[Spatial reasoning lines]
»»

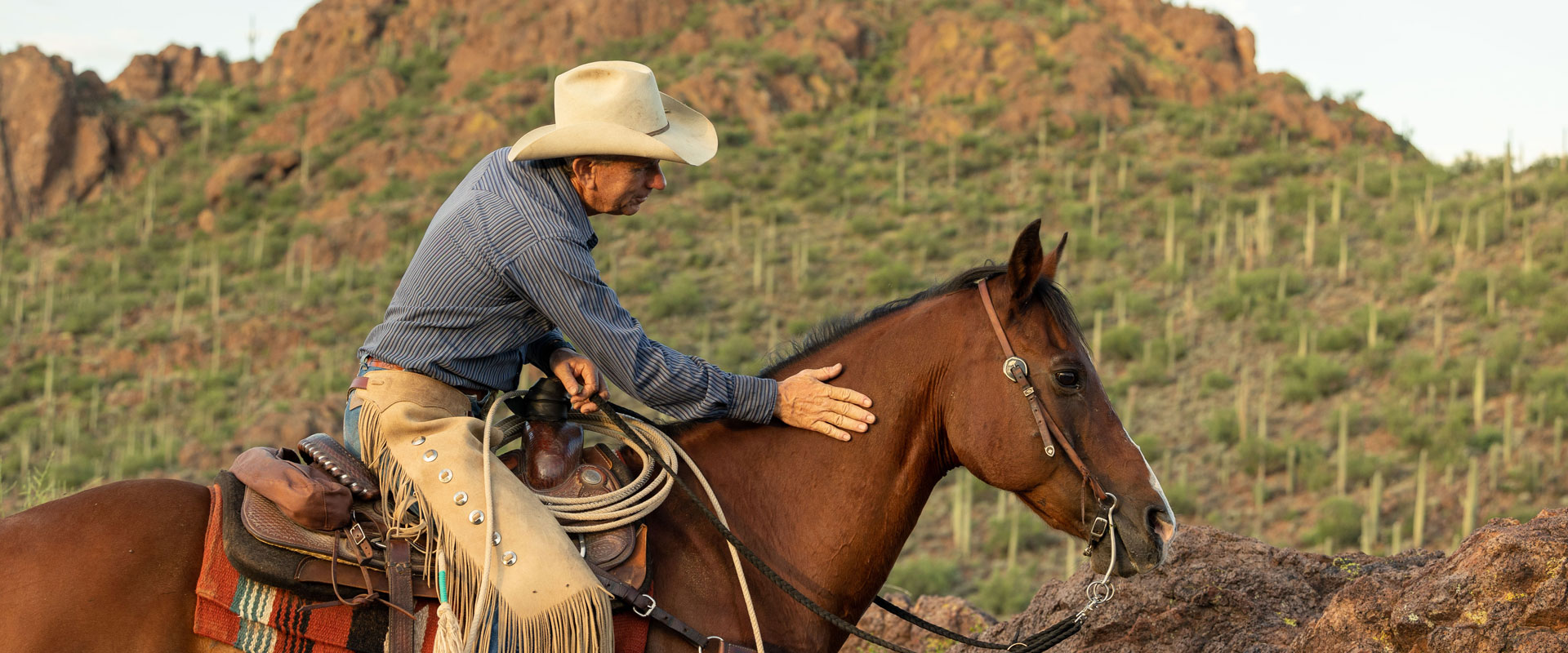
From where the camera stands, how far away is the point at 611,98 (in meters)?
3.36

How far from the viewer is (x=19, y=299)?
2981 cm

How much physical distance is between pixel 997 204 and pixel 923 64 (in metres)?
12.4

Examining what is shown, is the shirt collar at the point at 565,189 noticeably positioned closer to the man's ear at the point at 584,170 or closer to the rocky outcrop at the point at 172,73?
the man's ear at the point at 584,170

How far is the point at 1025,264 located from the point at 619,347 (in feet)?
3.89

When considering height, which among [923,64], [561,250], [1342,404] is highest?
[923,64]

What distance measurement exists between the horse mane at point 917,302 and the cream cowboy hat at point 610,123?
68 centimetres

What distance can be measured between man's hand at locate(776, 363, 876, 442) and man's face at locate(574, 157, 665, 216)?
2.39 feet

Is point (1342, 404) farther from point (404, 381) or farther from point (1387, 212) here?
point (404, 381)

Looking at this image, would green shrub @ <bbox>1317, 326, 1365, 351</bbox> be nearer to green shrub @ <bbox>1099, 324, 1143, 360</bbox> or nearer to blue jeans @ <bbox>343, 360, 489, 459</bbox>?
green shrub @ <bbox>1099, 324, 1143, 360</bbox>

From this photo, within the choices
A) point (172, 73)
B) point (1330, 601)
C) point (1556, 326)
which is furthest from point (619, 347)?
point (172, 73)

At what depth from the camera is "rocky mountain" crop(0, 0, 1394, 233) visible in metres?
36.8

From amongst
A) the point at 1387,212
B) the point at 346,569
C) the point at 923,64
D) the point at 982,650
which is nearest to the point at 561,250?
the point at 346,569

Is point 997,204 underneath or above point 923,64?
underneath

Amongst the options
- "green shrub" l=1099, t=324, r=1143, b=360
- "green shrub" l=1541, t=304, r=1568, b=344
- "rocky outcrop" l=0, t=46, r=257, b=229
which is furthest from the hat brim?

««

**Prompt:** Retype all of the lines above word for word, leaving out the pictures.

**Correct response:**
From where the camera stands, how far away is the point at 611,98 (in meters)?
3.36

How far from the viewer is (x=19, y=299)?
2981 cm

How much physical distance is between pixel 997 204 and pixel 923 64 (in metres)?
12.4

Examining what is shown, is the shirt collar at the point at 565,189 noticeably positioned closer to the man's ear at the point at 584,170 or closer to the rocky outcrop at the point at 172,73?
the man's ear at the point at 584,170

How far is the point at 1025,264 located from the point at 619,347 (in feet)?
3.89

When considering height, which among [923,64], [561,250], [1342,404] is highest?
[923,64]

What distance measurement exists between the horse mane at point 917,302 and the cream cowboy hat at point 610,123?
68 centimetres

What distance can be measured between man's hand at locate(776, 363, 876, 442) and man's face at locate(574, 157, 665, 216)?
2.39 feet

Is point (1342, 404) farther from point (404, 381) or farther from point (1387, 212) here?
point (404, 381)

Looking at this image, would green shrub @ <bbox>1317, 326, 1365, 351</bbox> be nearer to green shrub @ <bbox>1099, 324, 1143, 360</bbox> or nearer to blue jeans @ <bbox>343, 360, 489, 459</bbox>?
green shrub @ <bbox>1099, 324, 1143, 360</bbox>

From this photo, within the choices
A) point (172, 73)
B) point (1330, 601)
C) point (1556, 326)
which is furthest from point (619, 347)?
point (172, 73)

At what depth from the camera is "rocky mountain" crop(0, 0, 1394, 233) visible in metres?
36.8

From amongst
A) the point at 1387,212
B) the point at 346,569
C) the point at 923,64
D) the point at 982,650
which is nearest to the point at 561,250?
the point at 346,569

Is point 997,204 underneath or above point 923,64?
underneath

Amongst the options
- "green shrub" l=1099, t=324, r=1143, b=360
- "green shrub" l=1541, t=304, r=1568, b=344
- "rocky outcrop" l=0, t=46, r=257, b=229
which is furthest from the hat brim?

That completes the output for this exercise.